(Collected data entries)
+ + + + +
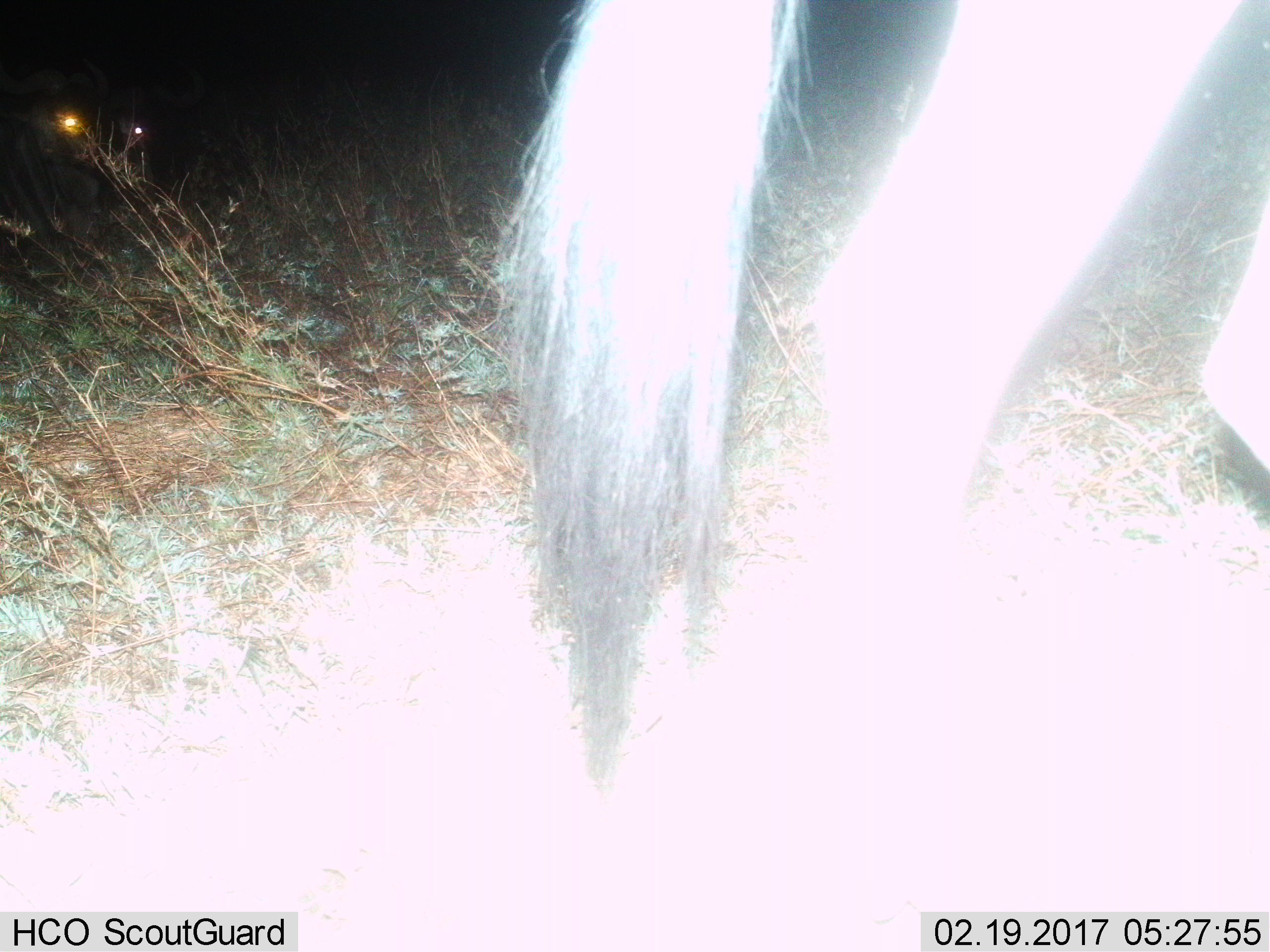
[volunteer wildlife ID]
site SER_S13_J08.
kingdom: Animalia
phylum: Chordata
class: Mammalia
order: Artiodactyla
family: Bovidae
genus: Connochaetes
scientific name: Connochaetes taurinus taurinus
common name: blue wildebeest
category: wildebeestblue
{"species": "wildebeestblue (blue wildebeest) (Connochaetes taurinus taurinus)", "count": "2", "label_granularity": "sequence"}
+ + + + +
Wherever "wildebeestblue" turns up in the records, copy the whole line.

Response area ▸
category: wildebeestblue
{"species": "wildebeestblue (blue wildebeest) (Connochaetes taurinus taurinus)", "count": "2", "label_granularity": "sequence"}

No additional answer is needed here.